Since then I’ve done a bazillion new bottle shares, varying from random bottles that popped up on websites left and right, and some things from my own collection that I’d been wanting to open for ages.
Some of them worked out, some didn’t, some did to some extent.
Some bottle-shares have not sold out yet, so I’ll be listing those available below as well. What also happened is that I went rather ballistic in an auction, based on the incredibly well written article by The Whisky Sponge on April Fools Day. Three bottles were ‘won’ and that bill has to be paid somehow too!
Wolfburn 3 years old
I’m quite thrilled about this one. Their spirit was very promising and I think they’re doing well for not jumping on the ‘heavily peated bandwagon’. The most recent distillery in Scotland to come on steam and get to the three year mark.
10 cl = € 9
Millstone 2013 Peated PX for ‘Whisky in Leiden’
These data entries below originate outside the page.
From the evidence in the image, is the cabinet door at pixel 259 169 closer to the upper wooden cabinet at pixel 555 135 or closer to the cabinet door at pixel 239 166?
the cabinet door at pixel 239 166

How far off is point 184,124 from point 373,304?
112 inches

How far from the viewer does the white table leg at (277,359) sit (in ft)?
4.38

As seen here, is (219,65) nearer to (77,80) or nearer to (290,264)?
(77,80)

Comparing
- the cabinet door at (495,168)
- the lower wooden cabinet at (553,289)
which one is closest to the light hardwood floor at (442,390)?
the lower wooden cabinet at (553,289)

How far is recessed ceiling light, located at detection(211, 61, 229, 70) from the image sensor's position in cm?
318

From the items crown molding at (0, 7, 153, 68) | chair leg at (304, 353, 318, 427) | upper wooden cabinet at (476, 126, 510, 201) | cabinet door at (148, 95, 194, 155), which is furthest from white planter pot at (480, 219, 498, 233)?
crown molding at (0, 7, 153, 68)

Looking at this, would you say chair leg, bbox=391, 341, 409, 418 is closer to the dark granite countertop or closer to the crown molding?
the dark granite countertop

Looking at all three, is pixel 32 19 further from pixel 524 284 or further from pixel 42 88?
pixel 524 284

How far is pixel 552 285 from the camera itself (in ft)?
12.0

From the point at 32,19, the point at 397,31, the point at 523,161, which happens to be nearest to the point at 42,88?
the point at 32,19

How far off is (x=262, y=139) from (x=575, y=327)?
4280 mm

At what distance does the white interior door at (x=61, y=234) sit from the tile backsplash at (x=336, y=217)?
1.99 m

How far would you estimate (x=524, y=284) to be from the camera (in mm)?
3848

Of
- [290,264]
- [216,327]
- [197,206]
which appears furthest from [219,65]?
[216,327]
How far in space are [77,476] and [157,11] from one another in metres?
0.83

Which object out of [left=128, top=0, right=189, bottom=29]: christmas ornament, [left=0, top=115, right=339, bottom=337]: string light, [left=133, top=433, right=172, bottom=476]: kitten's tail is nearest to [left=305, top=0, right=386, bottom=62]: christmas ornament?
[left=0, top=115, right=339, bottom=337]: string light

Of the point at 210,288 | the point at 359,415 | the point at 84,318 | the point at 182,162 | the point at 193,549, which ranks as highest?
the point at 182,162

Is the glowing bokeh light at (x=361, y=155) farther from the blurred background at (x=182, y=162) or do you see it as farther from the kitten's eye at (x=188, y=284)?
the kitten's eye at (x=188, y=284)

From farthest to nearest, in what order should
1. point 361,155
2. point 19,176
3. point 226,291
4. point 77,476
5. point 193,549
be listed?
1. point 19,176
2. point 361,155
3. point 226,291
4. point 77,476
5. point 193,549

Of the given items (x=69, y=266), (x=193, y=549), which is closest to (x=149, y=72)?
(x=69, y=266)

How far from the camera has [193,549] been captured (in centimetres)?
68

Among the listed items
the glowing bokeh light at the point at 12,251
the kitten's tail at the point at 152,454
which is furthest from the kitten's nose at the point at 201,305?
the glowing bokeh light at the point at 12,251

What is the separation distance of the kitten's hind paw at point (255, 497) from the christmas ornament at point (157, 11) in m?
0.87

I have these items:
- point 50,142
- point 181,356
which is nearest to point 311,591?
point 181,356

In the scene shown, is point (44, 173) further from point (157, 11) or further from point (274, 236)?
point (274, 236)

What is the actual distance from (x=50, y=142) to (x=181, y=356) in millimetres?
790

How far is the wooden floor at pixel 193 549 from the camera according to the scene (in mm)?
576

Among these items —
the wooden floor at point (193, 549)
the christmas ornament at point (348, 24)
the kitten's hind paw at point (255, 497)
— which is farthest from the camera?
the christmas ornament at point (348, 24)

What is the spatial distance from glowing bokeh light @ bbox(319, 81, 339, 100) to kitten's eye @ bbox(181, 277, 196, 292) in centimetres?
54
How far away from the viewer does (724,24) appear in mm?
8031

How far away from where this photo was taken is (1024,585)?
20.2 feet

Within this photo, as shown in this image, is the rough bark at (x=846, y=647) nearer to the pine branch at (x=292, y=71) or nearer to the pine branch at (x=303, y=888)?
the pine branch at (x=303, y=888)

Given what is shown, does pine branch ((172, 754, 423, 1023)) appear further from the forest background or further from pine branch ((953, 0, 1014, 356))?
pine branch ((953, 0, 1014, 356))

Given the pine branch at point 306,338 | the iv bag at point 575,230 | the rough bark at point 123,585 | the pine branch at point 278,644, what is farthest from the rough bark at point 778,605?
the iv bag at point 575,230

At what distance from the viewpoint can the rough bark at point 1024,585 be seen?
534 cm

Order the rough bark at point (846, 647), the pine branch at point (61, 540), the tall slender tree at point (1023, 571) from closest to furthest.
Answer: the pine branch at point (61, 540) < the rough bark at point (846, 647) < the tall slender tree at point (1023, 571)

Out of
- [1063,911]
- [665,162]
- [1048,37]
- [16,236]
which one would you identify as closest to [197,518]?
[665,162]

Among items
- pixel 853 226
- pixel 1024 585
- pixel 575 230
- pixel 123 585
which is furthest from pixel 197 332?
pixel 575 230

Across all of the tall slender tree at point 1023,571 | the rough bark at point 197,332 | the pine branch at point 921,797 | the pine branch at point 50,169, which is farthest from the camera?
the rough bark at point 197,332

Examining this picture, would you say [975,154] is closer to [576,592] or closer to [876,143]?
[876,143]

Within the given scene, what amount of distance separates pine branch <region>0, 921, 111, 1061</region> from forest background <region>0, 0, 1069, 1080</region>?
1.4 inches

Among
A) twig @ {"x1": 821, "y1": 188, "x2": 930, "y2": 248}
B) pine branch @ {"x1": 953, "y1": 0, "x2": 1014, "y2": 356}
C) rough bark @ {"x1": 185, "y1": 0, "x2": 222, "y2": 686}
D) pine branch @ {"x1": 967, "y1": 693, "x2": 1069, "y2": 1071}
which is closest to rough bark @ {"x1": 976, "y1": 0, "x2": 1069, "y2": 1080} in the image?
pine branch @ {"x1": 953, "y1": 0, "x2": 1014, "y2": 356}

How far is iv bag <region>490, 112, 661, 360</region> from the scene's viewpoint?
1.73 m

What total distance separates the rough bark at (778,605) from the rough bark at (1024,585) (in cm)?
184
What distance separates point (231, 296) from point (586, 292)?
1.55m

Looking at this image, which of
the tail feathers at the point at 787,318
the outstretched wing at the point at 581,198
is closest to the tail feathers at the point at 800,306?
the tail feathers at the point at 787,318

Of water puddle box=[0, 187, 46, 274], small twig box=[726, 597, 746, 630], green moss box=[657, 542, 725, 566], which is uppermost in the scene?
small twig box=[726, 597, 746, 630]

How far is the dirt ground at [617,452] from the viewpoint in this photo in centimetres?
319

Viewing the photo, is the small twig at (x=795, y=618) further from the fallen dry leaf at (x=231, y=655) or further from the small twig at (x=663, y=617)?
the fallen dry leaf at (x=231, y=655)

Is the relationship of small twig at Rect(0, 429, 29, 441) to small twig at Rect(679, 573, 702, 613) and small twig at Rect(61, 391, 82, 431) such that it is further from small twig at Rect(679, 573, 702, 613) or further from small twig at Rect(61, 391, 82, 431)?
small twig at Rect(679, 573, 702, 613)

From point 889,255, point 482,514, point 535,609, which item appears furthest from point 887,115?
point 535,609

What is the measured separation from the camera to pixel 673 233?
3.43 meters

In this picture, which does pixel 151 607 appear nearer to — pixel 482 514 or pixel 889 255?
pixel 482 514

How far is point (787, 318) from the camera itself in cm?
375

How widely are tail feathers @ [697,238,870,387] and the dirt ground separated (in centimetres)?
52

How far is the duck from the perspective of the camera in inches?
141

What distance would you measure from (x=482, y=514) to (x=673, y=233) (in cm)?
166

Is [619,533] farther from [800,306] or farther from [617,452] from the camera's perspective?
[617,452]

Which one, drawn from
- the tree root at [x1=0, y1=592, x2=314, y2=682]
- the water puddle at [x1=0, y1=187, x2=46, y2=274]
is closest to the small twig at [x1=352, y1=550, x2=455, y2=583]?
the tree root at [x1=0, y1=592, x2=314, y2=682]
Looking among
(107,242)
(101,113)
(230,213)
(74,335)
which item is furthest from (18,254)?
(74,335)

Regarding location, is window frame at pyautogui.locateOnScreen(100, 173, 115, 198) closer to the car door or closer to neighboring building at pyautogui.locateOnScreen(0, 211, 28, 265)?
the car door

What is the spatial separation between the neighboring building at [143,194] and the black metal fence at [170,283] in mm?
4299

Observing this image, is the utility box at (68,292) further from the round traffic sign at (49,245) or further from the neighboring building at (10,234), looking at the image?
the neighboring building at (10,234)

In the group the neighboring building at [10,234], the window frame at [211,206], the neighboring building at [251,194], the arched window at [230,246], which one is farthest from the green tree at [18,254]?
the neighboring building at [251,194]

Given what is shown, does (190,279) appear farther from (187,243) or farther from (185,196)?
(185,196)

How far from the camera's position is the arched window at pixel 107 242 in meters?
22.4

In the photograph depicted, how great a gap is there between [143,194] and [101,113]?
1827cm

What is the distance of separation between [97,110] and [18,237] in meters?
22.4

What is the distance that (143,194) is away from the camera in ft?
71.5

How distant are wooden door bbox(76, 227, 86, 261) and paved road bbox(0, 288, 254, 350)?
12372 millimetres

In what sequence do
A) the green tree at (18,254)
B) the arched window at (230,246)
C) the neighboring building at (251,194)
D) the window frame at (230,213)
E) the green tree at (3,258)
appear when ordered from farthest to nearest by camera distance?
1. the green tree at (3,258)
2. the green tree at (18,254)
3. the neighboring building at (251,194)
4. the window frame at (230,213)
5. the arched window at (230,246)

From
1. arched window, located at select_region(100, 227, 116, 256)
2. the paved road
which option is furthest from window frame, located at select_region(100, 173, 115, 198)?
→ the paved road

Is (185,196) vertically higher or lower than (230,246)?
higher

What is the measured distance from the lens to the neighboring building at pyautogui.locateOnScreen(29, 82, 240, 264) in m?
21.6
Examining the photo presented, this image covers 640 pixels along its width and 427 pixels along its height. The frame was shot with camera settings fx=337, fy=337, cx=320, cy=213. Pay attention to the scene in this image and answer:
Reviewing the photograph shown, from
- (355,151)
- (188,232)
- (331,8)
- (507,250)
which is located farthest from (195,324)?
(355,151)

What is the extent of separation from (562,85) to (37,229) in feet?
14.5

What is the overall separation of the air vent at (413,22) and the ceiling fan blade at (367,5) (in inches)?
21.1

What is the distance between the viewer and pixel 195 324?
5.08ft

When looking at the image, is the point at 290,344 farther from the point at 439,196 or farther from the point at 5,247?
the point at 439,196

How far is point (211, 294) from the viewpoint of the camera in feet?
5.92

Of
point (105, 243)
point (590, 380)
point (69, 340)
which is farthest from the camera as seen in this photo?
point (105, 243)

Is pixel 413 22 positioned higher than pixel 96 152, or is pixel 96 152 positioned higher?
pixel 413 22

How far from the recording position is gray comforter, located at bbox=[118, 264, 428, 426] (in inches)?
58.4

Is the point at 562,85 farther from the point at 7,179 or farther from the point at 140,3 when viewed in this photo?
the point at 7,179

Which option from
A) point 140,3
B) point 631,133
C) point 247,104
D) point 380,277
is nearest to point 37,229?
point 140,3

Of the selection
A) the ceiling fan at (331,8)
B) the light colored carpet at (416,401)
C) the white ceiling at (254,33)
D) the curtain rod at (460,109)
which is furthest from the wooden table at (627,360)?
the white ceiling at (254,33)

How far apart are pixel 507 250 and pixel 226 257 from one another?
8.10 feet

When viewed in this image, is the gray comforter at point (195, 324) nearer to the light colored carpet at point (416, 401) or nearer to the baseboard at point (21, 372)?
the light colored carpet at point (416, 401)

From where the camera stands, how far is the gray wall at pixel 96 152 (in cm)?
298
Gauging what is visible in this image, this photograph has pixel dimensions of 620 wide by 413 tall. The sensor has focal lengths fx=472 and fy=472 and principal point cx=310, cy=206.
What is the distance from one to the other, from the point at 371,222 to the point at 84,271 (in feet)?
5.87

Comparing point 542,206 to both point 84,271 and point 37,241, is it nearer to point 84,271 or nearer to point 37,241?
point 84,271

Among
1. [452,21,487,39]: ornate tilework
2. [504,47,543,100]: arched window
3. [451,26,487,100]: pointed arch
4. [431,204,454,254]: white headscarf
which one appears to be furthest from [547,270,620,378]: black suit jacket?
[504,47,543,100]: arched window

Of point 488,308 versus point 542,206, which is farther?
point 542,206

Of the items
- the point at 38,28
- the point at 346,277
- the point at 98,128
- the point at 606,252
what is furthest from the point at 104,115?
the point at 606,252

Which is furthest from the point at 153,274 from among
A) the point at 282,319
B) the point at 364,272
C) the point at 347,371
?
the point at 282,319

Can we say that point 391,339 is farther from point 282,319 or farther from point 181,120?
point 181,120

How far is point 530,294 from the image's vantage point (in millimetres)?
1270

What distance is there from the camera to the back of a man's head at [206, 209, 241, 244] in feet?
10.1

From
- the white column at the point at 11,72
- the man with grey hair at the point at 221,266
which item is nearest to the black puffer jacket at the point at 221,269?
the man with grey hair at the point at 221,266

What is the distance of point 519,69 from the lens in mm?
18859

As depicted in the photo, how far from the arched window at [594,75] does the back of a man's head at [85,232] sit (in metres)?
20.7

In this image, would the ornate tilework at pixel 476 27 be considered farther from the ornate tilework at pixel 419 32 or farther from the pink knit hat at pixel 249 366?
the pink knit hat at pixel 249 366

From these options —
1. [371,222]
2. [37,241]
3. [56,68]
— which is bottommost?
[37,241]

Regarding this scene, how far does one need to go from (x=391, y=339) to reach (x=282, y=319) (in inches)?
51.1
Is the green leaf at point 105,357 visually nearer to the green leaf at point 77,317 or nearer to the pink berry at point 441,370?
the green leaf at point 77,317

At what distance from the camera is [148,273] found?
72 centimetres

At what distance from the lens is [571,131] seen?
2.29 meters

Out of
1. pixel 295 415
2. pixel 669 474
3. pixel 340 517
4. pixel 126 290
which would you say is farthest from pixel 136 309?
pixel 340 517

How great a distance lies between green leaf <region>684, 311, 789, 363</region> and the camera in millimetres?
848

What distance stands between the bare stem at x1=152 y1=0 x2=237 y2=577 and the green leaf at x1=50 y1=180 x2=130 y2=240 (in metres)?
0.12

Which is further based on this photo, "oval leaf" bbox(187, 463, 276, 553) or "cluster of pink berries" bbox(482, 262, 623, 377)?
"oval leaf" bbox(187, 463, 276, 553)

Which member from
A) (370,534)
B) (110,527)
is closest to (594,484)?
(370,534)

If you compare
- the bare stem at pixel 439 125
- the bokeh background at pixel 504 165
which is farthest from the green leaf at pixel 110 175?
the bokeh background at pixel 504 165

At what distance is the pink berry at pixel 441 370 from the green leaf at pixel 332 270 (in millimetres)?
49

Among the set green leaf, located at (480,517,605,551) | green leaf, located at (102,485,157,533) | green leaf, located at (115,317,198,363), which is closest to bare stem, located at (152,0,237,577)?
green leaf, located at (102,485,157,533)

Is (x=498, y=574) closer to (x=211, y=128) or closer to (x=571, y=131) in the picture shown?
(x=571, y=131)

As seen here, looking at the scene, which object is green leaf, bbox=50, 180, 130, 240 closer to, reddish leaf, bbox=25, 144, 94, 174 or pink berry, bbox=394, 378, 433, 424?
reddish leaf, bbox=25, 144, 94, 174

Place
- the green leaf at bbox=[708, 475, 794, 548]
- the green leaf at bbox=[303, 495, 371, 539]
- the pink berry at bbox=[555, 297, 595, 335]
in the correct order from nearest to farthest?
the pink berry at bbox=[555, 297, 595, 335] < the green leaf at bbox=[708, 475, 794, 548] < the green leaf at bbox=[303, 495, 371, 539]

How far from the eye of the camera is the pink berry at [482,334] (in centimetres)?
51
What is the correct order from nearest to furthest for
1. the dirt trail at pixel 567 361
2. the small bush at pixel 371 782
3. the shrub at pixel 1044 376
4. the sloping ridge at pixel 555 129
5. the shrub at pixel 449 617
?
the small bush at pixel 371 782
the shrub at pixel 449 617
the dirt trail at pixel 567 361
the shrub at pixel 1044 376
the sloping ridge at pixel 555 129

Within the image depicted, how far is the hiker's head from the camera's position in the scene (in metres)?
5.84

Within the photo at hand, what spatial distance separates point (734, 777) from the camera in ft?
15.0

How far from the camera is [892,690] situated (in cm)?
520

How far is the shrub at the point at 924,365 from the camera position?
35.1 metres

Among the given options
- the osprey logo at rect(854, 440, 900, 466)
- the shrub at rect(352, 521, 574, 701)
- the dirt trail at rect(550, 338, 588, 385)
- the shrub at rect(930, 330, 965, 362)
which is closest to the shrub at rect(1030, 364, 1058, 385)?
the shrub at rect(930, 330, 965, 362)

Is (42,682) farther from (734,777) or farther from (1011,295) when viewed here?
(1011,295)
In support of both a cool shop and (IMHO) the best distillery in The Netherlands, this three year old, cask strength, PX matured, peated single malt from Zuidam Distillery. I have no clue what to expect yet, but it’ll sure be interesting!
10 cl = € 9
(30 cl available)
The ones below are a ‘little bit’ more expensive, but we’re also venturing into an entirely different category of whisky here.
While this might sound decadent, I’m hoping to get into the somewhat more rare and old stuff in another ‘quality over quantity’ trial.
Dallas Dhu 1976-2001, Old Malt Cask, 50%
I’m very curious to this one. I don’t have much experience with the closed Dallas Dhu, and this is from the 70s, which was quite a great period of distilling in Scotland. I saw that the two ratings on Whiskybase averaged out on 91 points, so I bet this will be interesting!
10 cl = € 50
5 cl = € 26
(20 cl available)
Balblair 1975-2006, 30yo, 46.2%
And while Balblair is becoming more and more popular, I haven’t tasted many very old ones. The ones that I did try were pretty amazing, so here’s to this one! A 30 year old from the mid seventies, at a relatively low ABV of 46.2%.
10 cl = € 38
5 cl = € 20
(15 cl available)
Balblair 5yo, bottled in the early eighties, 40%
And another Balblair, most likely being distilled in the late seventies. The tax label on the bottle indicated it was bottled anywhere between 1977 and +/- 1985 based on my research. It’s just five years old, but that was how single malt was drunk mostly during that era. Liquid history, if you ask me.